A Warning for Both Solicitors and Litigants in Person

The High Court has determined that a solicitor should not have permitted an affidavit where the deponent described himself as “A DISCIPLE OF THE LORD JESUS CHRIST” to be sworn before him.

In Nowak & Anor v Residential Tenancies Board [1] the first applicant swore an affidavit where he described himself as “A DISCIPLE OF THE LORD JESUS CHRIST”.

The Central Office of the High Court refused to permit the affidavit to be filed on the grounds that it did not comply with the relevant rules of court.

Mr Justice Humphreys held that this was a fanciful description and that: “It is hard to know which the applicant’s affidavit trivialises more, religion or court procedure.”

The judge continued: “The solicitor who took it should not have allowed it to be sworn in that form.
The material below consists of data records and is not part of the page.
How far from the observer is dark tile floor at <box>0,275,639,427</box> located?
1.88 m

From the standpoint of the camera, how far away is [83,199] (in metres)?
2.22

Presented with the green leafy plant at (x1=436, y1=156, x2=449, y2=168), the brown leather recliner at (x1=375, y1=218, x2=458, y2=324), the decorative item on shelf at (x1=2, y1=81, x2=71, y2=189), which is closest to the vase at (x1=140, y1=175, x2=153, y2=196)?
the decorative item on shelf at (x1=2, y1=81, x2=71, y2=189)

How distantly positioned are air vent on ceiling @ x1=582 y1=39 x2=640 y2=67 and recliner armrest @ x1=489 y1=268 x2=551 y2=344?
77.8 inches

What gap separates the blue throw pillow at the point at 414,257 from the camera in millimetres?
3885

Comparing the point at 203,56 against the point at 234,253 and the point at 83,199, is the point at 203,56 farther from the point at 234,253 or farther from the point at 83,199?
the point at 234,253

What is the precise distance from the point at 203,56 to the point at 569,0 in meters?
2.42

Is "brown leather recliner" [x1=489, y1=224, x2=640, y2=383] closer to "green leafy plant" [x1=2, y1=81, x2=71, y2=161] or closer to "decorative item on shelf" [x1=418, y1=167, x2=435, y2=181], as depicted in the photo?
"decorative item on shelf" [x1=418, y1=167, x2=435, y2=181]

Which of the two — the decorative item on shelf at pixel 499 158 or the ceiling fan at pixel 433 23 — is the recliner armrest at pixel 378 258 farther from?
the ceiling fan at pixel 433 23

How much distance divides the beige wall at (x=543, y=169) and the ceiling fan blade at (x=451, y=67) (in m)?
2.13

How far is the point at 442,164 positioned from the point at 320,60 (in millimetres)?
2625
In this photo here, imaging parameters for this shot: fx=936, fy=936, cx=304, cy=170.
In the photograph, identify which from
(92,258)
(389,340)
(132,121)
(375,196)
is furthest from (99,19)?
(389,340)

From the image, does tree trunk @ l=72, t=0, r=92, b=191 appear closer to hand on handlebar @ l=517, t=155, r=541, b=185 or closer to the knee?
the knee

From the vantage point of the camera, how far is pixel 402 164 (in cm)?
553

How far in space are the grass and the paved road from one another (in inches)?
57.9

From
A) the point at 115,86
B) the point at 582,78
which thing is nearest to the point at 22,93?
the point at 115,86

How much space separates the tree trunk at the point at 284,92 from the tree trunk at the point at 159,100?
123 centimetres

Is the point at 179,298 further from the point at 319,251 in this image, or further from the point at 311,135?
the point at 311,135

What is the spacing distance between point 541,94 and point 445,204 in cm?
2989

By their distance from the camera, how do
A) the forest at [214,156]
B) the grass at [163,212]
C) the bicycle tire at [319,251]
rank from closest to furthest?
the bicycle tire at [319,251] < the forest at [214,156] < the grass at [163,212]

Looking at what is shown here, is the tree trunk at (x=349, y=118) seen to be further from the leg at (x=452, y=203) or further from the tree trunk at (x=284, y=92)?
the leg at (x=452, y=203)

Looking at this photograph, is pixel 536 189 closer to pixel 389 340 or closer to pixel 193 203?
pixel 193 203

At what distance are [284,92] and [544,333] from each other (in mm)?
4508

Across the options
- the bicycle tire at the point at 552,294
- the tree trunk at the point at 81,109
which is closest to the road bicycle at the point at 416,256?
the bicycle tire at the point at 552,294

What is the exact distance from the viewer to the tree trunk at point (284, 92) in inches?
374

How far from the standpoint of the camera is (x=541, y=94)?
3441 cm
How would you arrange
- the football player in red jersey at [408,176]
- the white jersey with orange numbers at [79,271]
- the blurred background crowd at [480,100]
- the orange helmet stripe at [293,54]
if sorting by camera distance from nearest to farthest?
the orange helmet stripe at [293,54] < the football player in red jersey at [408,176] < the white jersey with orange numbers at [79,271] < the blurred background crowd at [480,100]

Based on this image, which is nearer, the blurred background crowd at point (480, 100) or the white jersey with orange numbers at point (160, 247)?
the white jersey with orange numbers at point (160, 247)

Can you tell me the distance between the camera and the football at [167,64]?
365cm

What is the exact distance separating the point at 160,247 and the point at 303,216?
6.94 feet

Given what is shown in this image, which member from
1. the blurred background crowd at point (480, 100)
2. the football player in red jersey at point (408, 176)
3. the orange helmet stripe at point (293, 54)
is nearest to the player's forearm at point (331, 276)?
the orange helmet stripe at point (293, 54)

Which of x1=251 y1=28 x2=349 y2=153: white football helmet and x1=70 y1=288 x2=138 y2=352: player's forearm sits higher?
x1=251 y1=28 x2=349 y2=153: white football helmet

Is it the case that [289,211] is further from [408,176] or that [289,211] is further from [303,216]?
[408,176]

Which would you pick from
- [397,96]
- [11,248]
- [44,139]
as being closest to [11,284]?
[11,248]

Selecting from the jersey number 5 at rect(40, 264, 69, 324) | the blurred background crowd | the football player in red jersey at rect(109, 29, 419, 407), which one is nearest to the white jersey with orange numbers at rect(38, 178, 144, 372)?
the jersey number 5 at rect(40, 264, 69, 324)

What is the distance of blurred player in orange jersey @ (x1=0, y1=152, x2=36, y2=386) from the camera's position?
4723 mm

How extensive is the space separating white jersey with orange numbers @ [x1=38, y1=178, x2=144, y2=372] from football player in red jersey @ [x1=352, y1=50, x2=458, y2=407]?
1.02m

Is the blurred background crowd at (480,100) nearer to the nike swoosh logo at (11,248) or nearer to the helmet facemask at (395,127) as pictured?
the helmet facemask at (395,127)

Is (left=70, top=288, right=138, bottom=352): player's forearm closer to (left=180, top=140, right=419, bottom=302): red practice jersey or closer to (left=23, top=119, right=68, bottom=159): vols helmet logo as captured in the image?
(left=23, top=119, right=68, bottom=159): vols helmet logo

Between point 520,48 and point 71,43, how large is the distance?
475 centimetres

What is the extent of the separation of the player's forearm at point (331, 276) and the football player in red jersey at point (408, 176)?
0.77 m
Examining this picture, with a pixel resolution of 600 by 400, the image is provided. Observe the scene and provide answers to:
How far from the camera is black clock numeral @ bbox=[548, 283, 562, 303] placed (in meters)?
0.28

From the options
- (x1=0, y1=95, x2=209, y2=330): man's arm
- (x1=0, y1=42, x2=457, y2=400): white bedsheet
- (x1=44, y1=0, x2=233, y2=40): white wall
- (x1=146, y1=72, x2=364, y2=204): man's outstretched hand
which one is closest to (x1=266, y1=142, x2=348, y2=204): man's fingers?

I trust that the message will get through in order to avoid a repetition.”

The proceedings were dismissed as frivolous and vexatious on other grounds.

Comment

This will be a welcome development for many lawyers, bankers and insolvency practitioners, who are all too familiar with documents bearing fanciful descriptions such as:

  • freeman of the land;
  • general executor and trustee of Joe Bloggs;
  • a natural man.

Such descriptions often indicate the style of the content as a whole.

It would appear that there is now a good basis for:

  • the Central Office to refuse to allow such documents to be filed; and
  • lawyers to object to the admission of such documents in court.

Moreover, while there is no general duty on solicitors to examine the detail of affidavits, it would appear that they should examine at least the first paragraph as well as the jurat before permitting an affidavit to be sworn before them.